Ethanol, which can be easily fermented from sugar cane and corn kernels, is already being used. While less energy - dense than diesel and gasoline, ethanol provides more energy per unit volume than hydrogen or battery power. There is a federal mandate to increase the volume of biofuel, including ethanol, produced from the current 11 million gallons to 36 million gallons by 2022. There are drawbacks to corn kernels as a source for ethanol - it's food for animals, it's an annual plant and its culture requires chemical inputs that impact water quality. Cellulosic materials, made up of chains of glucose, like corn stalks and cobs, or native perennials like switch grass, would be a better source. Their structure, however, makes breakdown difficult and includes the lignin protective layer, and the long cellulose chain. Research is underway to open up the plant material and to find new ways to convert exposed cellulose to simple sugars. Fungi and bacteria are being studied as enzyme sources since some of them degrade cellulose. Genetic modifications might make lignin more soluble.

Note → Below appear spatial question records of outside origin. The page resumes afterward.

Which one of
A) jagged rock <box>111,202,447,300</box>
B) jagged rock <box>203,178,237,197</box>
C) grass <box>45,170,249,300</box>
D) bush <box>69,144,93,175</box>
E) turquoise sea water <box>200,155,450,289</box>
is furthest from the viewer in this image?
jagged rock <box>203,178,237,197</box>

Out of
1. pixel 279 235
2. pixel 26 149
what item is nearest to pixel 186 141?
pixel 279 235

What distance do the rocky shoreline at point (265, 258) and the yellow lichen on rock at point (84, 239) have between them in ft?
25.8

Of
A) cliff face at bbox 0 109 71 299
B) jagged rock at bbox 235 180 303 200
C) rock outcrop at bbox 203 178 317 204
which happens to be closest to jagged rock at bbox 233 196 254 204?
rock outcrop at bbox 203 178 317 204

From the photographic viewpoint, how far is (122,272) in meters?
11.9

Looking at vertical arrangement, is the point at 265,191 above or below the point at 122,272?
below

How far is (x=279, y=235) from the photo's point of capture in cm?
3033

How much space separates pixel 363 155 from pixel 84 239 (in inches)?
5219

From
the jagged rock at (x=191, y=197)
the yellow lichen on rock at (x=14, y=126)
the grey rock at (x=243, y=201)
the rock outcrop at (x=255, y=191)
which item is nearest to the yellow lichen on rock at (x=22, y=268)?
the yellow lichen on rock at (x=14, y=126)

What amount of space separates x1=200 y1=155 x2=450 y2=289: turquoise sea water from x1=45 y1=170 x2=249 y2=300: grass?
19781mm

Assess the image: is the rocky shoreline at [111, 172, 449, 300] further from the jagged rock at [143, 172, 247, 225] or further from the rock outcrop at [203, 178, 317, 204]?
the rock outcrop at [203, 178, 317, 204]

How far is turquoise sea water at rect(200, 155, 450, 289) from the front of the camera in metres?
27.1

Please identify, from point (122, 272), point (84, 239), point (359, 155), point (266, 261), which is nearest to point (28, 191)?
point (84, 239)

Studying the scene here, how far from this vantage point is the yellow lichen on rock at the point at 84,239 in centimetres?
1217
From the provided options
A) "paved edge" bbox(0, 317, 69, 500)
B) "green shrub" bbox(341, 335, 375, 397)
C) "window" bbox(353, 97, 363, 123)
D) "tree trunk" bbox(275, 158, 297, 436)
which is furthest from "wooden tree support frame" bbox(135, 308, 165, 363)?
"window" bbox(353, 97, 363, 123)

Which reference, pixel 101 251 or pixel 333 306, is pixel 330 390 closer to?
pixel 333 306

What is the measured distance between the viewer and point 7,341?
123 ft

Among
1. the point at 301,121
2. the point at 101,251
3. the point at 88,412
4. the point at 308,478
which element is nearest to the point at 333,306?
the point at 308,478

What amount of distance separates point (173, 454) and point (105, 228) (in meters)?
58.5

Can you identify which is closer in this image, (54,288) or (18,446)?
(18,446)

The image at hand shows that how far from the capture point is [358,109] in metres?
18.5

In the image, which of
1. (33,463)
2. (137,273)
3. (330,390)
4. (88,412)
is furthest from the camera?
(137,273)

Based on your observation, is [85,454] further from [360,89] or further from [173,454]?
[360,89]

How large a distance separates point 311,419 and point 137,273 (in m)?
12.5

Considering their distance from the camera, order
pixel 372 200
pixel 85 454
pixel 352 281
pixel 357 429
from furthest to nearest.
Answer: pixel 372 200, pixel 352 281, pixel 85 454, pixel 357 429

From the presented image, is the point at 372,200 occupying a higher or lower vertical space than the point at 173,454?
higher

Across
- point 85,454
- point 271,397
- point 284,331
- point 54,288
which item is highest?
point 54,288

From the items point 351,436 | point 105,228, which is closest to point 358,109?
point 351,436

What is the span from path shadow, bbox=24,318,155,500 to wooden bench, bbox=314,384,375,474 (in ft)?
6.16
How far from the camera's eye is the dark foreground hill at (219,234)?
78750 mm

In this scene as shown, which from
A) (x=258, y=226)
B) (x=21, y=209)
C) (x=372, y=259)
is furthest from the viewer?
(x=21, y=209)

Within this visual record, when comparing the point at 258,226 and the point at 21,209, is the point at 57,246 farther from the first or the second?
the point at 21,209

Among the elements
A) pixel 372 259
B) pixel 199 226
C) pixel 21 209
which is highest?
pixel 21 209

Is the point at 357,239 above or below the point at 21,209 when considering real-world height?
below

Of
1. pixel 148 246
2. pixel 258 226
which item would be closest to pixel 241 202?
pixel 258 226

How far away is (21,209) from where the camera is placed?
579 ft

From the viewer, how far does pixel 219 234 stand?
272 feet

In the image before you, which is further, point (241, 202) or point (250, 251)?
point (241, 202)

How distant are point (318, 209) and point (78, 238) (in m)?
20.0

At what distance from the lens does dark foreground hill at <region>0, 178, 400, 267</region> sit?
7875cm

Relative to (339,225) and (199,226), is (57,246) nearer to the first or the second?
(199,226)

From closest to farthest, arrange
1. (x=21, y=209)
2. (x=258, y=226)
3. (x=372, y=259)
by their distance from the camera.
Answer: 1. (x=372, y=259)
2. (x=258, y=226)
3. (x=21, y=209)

Many different features must be measured and balanced to determine optimal energy sources. Biodiversity out in the fields is desirable. The crop should have benefits for the farmers. The ability of the plant to sequester carbon is desirable. Ideally the production would have low toxicities at all steps and the fuel be energy dense. Ability to make plastics from intermediates would be a plus and the energy input at each step of the synthesis and extraction must be determined and subtracted from the fuel yield of the product. Thus, there is need for extensive monitoring of many factors.

Thank you Sara for bringing us this story of current work to realize the potential of converting plant materials to useful fuel. Thank you Ann, for arranging the program.